On ne va pas en remettre une couche sur l’état maladif du film d’horreur français. Non que Livide s’impose comme une cure providentielle. Mais ses symptômes sont d’un autre ordre. Bustillo & Maury avaient su, avec A l’intérieur, susciter l’espoir d’une nouvelle promo de l’horreur hexagonale, bonne élève et franc-tireuse à la fois, sans autre prétention que d’assurer son rôle primordial : faire peur, ou au moins essayer. Là où celui-ci s’insérait habilement dans le carcan du giallo, Livide préfère revenir aux règles foraines de la maison hantée et à son programme de jump scares. L’histoire : un trio de jeunes amis décide, le soir de la fête des morts, de cambrioler le manoir d’une vieille femme dans le coma, qui, selon la légende, y aurait planqué un fabuleux trésor. À peine sa situation posée, Livide va direct à l’os, fait le minimum syndical sur la caractérisation des personnages, parvient même à les rendre crédibles, malgré trois acteurs encore verts. L’apparition de Catherine Jacob, en matrone à face droopiesque, confirme, après le choix d’une Béatrice Dalle en égérie giallo, un certain talent pour équilibrer stéréotypes du genre et sens du casting pour les vivifier. Après la banlieue anonyme, le choix d’un folklore inédit (la Bretagne) dépasse le simple opportunisme de l’originalité. Emporté par cette déterritorialisation vers l’Ouest, le film joue habilement des codes de l’imagerie celte (rades de marins, lande brumeuse, feu follets) pour insuffler une ambiance fantasmagorique étonnement crédible.

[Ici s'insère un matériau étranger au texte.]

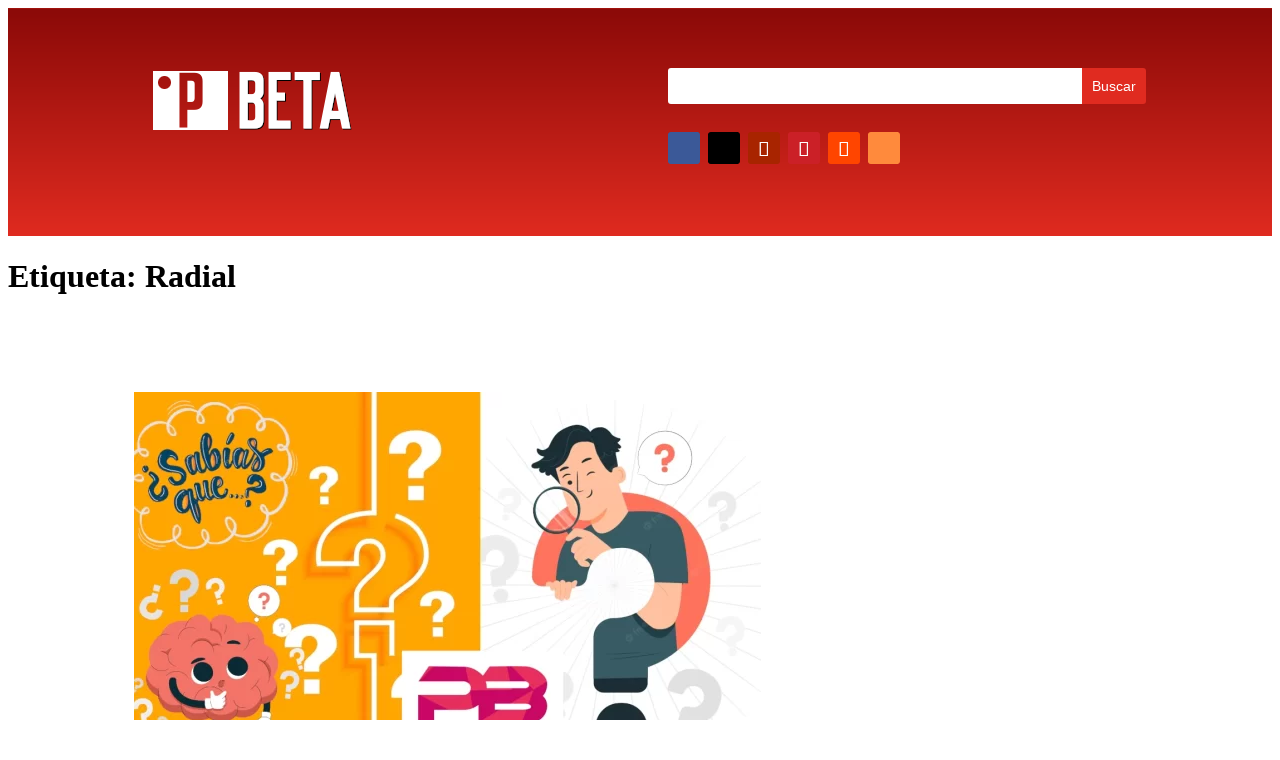

--- FILE ---
content_type: text/css
request_url: https://www.perubeta.pe/wp-content/et-cache/2324/et-core-unified-cpt-deferred-2324.min.css?ver=1764088004
body_size: 122
content:
.et-db #et-boc .et-l div.et_pb_section.et_pb_section_0_tb_header{background-image:linear-gradient(180deg,#8c0a08 1%,#e02b20 100%)!important}.et-db #et-boc .et-l .et_pb_section_0_tb_header{min-height:191.4px;padding-top:35px;padding-bottom:2px}.et-db #et-boc .et-l .et_pb_section_0_tb_header.et_pb_section{background-color:#E02B20!important}.et-db #et-boc .et-l .et_pb_image_0_tb_header{text-align:left;margin-left:0}.et-db #et-boc .et-l .et_pb_search_0_tb_header input.et_pb_searchsubmit{color:#FFFFFF!important;background-color:#E02B20!important;border-color:#E02B20!important}.et-db #et-boc .et-l .et_pb_search_0_tb_header.et_pb_search{border-width:0px}.et-db #et-boc .et-l .et_pb_search_0_tb_header{overflow-x:hidden;overflow-y:hidden}.et-db #et-boc .et-l .et_pb_search_0_tb_header input.et_pb_s{padding-top:0.715em!important;padding-right:0.715em!important;padding-bottom:0.715em!important;padding-left:0.715em!important;border-color:#E02B20!important;height:auto;min-height:0}.et-db #et-boc .et-l .et_pb_search_0_tb_header form input.et_pb_s,.et-db #et-boc .et-l .et_pb_search_0_tb_header form input.et_pb_s:focus{background-color:#FFFFFF;color:#000000}.et-db #et-boc .et-l .et_pb_search_0_tb_header form input.et_pb_s::-webkit-input-placeholder{color:RGBA(255,255,255,0)!important}.et-db #et-boc .et-l .et_pb_search_0_tb_header form input.et_pb_s::-moz-placeholder{color:RGBA(255,255,255,0)!important}.et-db #et-boc .et-l .et_pb_search_0_tb_header form input.et_pb_s:-ms-input-placeholder{color:RGBA(255,255,255,0)!important}.et-db #et-boc .et-l .et_pb_social_media_follow_network_0_tb_header a.icon{background-color:#3b5998!important}.et-db #et-boc .et-l .et_pb_social_media_follow_network_1_tb_header a.icon{background-color:#000000!important}.et-db #et-boc .et-l .et_pb_social_media_follow_network_2_tb_header a.icon{background-color:#a82400!important}.et-db #et-boc .et-l .et_pb_social_media_follow_network_3_tb_header a.icon{background-color:#cb2027!important}.et-db #et-boc .et-l .et_pb_social_media_follow_network_4_tb_header a.icon{background-color:#ff4500!important}.et-db #et-boc .et-l .et_pb_social_media_follow_network_5_tb_header a.icon{background-color:#ff8a3c!important}@media only screen and (max-width:980px){.et-db #et-boc .et-l .et_pb_image_0_tb_header .et_pb_image_wrap img{width:auto}}@media only screen and (max-width:767px){.et-db #et-boc .et-l .et_pb_image_0_tb_header .et_pb_image_wrap img{width:auto}}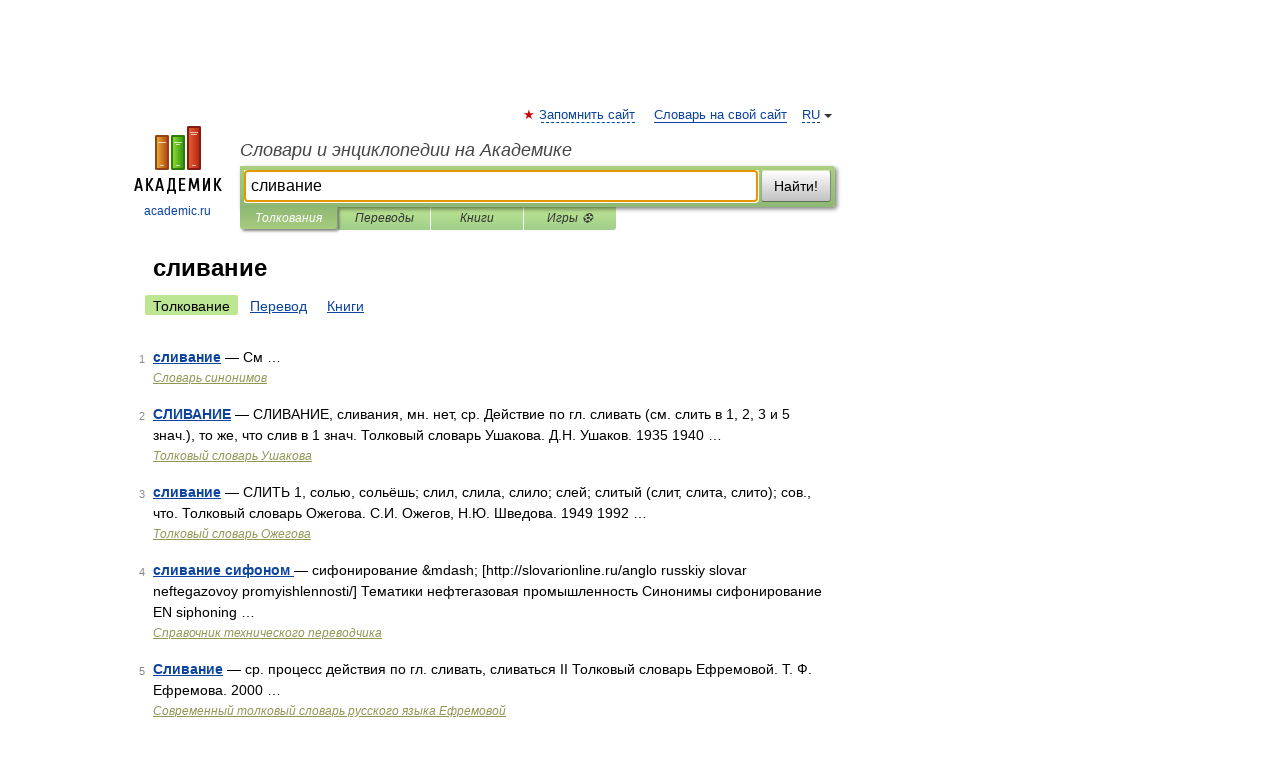

--- FILE ---
content_type: application/javascript; charset=utf-8
request_url: https://fundingchoicesmessages.google.com/f/AGSKWxVDrEP6BXTlhsz4oiddrqsoH_iL_yz2bthvyJgjHmt4lphOGomwJhvsjI8iHkv2iSS8lm8Nyx9T6B1Z-k7Q0b3vDS7FJ8sAIMjrhw5lc8e6zr72xQDLXCm4c9KJYjA4q05UG9fL6q8EvTHQ307LUelBInJ1rIcwizzZ2eea3pL_tyOnn8YAPGHI0PLJ/_/videoadv.?advertiserid=/ad_request./renderBanner.do?/ads/dart.
body_size: -1287
content:
window['fe466763-08b8-4b78-9619-8adeeb4d41ef'] = true;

Fort de cette admirable mise en bouche, Livide aurait pu achever de confirmer le duo en ambassadeur d’une nouvelle ère de terreur pop. Il apparait, au contraire, comme une cinglante régression. Une fois parvenu au seuil de sa maison maléfique (une demi-heure seulement), le film semble déjà à bout de souffle. Passée les portes du manoir, sa noble littéralité s’évanouit devant son exact contraire. Comme pris d’un délire cinéphile superflu (la maison comme musée de l’horreur), Livide bascule dans un bête régime de recyclage, où chaque plan se veut toujours plus sursignifiant que l’autre, dans un esprit d’allégeance aux classiques indémodables. La bonne idée reste d’avoir calquée la progression du récit sur l’architecture de l’espace, chaque pièce incarnant à son tour un pan thématique de la culture horrifique. Malheureusement, à vouloir convoquer autant de genres (vampire ? zombie ? torture porn ?) le film s’égare dans l’exercice-maelstrom et perd toute identité. A force d’exhaustivité et d’homogénéisation de cultures trop disparates, mal suturées entre elles, Livide finit par ne ressembler plus, dans un final éloquent de grotesque, qu’à un bouillon de cultures mal dégluti.

Triste pirouette tant le film disposait d’atouts, à l’image de son héroïne aux yeux vairons (Chloé Coulloud, talent à surveiller malgré tout). Paradoxalement, celle-ci s’avère une parfaite métaphore du film : d’une belle ambivalence (l’hésitation initiale du film entre teen et scary movie), mais trop fragiles d’épaule tous les deux pour faire face à la culture monstre qu’ils se sont entêté à exhumer.